How Does Yeast Make CO2?
Yeast grows and multiplies when it is given water and food, like most living things. Its food consists of sugars and starches. Anyone who has made beer or wine knows that yeast will feed on whatever you have in your primary bucket.
As the yeast grows and feeds on the sugars and starches, it creates two very important waste products: alcohol and carbon dioxide. It is the original method for carbonating beer (before we started using a CO2 tank for draft beer).
Yeast also creates heat while fermenting, but not enough to worry about in your grow space.
Let’s Make CO2!
As mentioned above, a popular way that yeast is used is in the home-brewing hobby. So, let’s skip a few steps of building our own device, and borrow from that.
Here is the short list of things we will need to build our yeast fermenter:
- Home Brewing Primary Bucket with Air Lock
- Plastic Tubing
- White Gorilla Tape
- Utility Knife
- 6″ White Twist Ties (these are useful for lots of things in the grow tent)
- 10 Lb Sugar
- Yeast (you can use normal bread yeast if you have it)
- Brewing Sanitizer
- 24″ Stirring Spoon
- This first step is pretty simple. We are going to use the utility knife to cut a small hole in the top of the airlock that came with your fermenting bucket. Make the hole in the center, about 1/2″ across.
- Center the tubing over the hole you just created, and securely tape it in place. Trim any tape that hangs down, like the picture.
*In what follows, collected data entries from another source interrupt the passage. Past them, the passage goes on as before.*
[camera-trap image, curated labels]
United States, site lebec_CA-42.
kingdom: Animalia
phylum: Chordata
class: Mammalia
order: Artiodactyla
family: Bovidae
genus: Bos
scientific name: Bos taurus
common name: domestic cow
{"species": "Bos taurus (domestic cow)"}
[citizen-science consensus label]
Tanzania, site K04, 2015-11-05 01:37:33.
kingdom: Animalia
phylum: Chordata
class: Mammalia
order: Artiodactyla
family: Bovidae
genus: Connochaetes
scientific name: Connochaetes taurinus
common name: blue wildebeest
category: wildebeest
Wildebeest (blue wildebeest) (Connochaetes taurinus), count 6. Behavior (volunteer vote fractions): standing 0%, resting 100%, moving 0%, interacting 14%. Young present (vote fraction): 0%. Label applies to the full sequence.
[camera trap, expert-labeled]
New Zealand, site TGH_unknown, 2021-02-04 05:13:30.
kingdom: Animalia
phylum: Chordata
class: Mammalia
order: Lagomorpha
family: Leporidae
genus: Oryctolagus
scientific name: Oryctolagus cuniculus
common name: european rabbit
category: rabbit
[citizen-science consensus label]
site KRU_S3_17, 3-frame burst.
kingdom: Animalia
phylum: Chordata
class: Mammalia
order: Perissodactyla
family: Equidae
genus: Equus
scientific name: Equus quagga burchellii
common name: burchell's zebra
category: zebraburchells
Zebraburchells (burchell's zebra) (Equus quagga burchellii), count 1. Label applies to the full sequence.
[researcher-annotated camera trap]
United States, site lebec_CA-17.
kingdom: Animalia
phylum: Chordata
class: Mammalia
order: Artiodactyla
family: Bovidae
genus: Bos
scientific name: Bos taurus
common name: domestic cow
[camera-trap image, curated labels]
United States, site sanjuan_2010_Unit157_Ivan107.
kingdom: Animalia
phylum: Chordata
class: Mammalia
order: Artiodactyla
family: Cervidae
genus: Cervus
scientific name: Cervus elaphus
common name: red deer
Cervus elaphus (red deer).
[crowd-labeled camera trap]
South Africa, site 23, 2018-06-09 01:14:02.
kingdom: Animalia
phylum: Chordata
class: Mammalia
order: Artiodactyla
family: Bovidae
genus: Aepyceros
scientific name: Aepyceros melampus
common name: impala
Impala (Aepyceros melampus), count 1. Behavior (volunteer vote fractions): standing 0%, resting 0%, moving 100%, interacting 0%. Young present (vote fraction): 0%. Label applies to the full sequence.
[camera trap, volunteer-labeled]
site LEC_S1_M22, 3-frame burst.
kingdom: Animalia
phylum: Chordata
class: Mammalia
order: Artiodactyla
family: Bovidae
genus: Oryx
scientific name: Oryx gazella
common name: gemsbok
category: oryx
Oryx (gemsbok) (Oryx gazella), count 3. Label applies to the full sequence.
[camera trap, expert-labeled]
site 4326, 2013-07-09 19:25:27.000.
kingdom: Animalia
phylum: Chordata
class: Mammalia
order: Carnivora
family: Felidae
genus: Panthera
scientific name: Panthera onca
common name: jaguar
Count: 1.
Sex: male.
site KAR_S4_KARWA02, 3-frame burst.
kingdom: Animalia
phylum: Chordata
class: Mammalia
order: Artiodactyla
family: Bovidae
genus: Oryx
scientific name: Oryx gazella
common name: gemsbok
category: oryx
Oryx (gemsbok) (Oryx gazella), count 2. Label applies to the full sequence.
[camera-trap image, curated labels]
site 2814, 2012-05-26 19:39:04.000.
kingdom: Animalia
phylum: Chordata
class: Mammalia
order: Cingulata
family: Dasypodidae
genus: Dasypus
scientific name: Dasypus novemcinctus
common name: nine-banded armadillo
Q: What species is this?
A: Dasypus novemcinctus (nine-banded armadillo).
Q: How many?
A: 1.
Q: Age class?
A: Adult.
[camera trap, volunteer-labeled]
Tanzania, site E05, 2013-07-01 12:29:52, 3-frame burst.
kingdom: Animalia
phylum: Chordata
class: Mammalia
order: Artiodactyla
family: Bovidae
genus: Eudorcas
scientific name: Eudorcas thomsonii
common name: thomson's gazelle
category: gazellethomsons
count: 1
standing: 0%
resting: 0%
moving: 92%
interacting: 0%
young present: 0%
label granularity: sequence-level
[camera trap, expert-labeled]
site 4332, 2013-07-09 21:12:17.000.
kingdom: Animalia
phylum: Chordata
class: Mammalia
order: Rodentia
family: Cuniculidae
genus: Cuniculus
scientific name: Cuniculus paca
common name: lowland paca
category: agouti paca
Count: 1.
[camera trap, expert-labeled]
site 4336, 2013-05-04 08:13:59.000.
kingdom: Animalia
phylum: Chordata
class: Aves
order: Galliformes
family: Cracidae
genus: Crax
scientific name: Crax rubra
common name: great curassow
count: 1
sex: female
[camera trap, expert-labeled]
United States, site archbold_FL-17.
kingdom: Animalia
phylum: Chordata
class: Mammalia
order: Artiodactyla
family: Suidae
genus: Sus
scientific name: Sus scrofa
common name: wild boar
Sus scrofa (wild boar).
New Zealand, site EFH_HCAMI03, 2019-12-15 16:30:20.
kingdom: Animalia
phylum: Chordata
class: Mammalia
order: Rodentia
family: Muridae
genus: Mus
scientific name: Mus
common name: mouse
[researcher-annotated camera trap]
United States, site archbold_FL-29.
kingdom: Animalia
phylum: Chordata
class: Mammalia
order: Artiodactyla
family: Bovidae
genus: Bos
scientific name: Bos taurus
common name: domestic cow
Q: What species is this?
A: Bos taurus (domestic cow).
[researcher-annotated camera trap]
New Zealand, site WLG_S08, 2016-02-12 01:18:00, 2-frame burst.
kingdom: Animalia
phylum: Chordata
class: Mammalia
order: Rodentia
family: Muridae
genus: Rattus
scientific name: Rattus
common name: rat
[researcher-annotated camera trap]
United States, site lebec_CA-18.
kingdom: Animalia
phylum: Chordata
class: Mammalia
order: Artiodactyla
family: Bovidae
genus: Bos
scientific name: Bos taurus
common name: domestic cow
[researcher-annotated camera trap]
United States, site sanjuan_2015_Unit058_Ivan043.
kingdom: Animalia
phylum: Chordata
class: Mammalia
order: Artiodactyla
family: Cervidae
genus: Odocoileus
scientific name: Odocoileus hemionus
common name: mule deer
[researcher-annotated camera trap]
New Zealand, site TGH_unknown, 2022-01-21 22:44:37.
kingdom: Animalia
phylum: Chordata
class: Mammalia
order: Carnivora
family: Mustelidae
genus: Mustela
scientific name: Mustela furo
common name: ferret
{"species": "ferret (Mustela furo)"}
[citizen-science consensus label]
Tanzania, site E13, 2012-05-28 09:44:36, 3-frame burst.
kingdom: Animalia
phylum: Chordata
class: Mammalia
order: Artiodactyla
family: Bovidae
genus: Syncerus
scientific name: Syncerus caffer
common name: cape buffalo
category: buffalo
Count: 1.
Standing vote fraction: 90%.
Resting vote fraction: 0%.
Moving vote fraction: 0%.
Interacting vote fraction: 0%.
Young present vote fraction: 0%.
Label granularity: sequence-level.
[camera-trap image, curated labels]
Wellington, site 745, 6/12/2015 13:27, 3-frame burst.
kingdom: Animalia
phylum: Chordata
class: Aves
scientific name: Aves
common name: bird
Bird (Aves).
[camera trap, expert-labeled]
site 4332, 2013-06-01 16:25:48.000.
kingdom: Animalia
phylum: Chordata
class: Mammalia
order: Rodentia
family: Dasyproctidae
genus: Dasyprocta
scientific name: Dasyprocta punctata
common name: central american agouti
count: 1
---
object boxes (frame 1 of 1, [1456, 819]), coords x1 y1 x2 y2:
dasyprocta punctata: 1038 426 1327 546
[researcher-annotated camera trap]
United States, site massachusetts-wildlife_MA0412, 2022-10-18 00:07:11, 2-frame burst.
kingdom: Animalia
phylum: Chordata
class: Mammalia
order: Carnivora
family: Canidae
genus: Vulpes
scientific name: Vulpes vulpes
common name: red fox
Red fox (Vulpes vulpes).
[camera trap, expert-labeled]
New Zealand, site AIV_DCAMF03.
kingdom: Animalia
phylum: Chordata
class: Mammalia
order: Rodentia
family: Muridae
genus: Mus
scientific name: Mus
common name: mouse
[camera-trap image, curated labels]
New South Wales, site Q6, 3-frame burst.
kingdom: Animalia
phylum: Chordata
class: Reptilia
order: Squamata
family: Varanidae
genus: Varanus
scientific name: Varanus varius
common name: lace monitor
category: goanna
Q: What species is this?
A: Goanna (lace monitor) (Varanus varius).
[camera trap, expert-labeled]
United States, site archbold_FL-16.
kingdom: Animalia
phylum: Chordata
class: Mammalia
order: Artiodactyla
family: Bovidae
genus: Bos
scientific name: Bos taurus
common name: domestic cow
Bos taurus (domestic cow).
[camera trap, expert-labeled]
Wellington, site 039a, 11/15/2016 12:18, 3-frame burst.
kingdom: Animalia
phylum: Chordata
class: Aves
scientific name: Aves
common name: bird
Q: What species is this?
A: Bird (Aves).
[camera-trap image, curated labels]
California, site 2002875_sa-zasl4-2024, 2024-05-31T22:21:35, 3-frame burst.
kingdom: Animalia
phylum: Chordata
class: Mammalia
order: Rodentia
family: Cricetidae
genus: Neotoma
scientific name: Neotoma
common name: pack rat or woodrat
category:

It doesn’t have to look perfect, but it has to stay attached.
- Follow the directions on the sanitizer and sanitize the bucket, lid and the untaped parts of the airlock.
- Pour about 20 litres or 5 gallons of filtered warm water into the sanitized bucket.
- Stir in sugar until it stops dissolving.
- If you haven’t already, move the bucket to the corner below your upper circulation fan in your grow tent.
- Measure the distance between the rim of the bucket and the fan, and cut the tube that you taped to the airlock cover to that length.
- Sprinkle one packet of yeast on the top of the sugar water in the bucket.
- Put the sanitized lid on the bucket, and install the airlock (add some water like in the first picture). The airlock should be as close to the corner of the tent as possible.
- Clip the cover that is taped to the measured and cut tubing onto the airlock.
- Use the twist ties to run the tube up behind the fan. It should end near or above the top of the fan. (Carbon dioxide is heavier than the rest of the air in the tent, so you want the fan to push around as much as possible before it sinks to the bottom)
- Empty, sanitize and refill the bucket with yeasted sugar water every 2 weeks.